Monday 30 December 2019

Movie Review: Pineapple Express (2008)


A stoner buddy comedy, Pineapple Express is an uneven effort, with lightweight comedy, vulgarity and over-the-top bloody action uncomfortably rubbing shoulders.

Stoner Dale Denton (Seth Rogen) has a job serving court-issued subpoenas, but spends his time smoking pot he buys from dealer Saul Silver (James Franco) and hovering around his much younger girlfriend Angie (Amber Heard), who is still in high school. Dale witnesses a murder at the home of Ted Jones (Gary Cole), the master supplier of drugs in the area. Complicating matters is corrupt police officer Carol Brazier (Rosie Perez), who is on Ted's payroll.

Hitmen Budlofsky (Kevin Corrigan) and Matheson (Craig Robinson) are soon attempting to eliminate Dale and Saul. They seek refuge with drug dealer Red (Danny McBride), but he gets his supply from Ted, and so has divided loyalties. Dale and Saul have to save their lives and their friendship while finding a way to stop Ted's evil plot.

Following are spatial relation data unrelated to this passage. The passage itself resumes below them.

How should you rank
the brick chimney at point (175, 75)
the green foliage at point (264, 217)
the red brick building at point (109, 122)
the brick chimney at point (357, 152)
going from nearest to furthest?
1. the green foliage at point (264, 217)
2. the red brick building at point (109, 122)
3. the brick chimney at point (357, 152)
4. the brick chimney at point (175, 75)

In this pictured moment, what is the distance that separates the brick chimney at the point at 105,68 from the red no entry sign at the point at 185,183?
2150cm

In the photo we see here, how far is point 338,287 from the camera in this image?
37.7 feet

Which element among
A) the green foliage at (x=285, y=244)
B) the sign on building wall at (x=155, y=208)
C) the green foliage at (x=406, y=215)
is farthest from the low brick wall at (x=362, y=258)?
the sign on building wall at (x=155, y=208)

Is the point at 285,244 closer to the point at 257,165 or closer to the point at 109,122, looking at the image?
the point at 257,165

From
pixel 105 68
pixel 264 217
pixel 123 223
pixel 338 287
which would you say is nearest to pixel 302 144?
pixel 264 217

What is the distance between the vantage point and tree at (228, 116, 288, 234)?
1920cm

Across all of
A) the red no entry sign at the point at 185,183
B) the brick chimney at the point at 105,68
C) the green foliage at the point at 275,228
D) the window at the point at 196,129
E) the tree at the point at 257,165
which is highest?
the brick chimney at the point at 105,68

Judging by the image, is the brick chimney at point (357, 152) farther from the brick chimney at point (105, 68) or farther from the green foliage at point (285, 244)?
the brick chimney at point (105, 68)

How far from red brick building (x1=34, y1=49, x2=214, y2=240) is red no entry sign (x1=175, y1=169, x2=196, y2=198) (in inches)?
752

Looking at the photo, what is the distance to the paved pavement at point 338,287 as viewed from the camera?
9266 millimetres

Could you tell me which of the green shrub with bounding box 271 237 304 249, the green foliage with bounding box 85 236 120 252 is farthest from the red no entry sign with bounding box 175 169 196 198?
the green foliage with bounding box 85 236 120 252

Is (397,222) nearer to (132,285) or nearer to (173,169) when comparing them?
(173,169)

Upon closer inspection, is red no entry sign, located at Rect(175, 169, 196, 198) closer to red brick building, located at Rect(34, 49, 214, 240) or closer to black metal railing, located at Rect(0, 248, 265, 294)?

Pineapple Express opens with a black and white prelude set in 1937 at a secret facility, featuring the US military trialing a marijuana joint on a test subject and concluding pot should absolutely be illegal.

The rest of the film is a humorous call to decriminalization, the screenplay by Rogen and Evan Goldberg portraying pot users and dealers as laidback and harmless bros. Meanwhile the criminal underworld profits, the supply controlled by evildoers like Ted Jones who is not only corrupting enforcement officers but also engaged in a violent turf battle with a heavily armed asian gang.

Beyond its basic message Pineapple Express is stuck in a field of mediocrity. The plot is a bedraggled affair mainly serving to stitch together outlandish low-brow humour. Many scenes drag on well beyond what is necessary, director David Gordon Green prolonging the flimsy film to 112 minutes. The final gunfight battle is particularly endless, and earlier Dale's first visit to Saul's apartment also overstays its welcome, with a lot of their dialogue carrying the whiff of improv.

The better sequences feature a three-way brawl at Red's apartment, a most awkward intrusion onto a family dinner at girlfriend Angie's house, and a not-bad manic car chase.

Pineapple Express serves up a few sweet laughs, but has trouble cutting through all the surface roughness.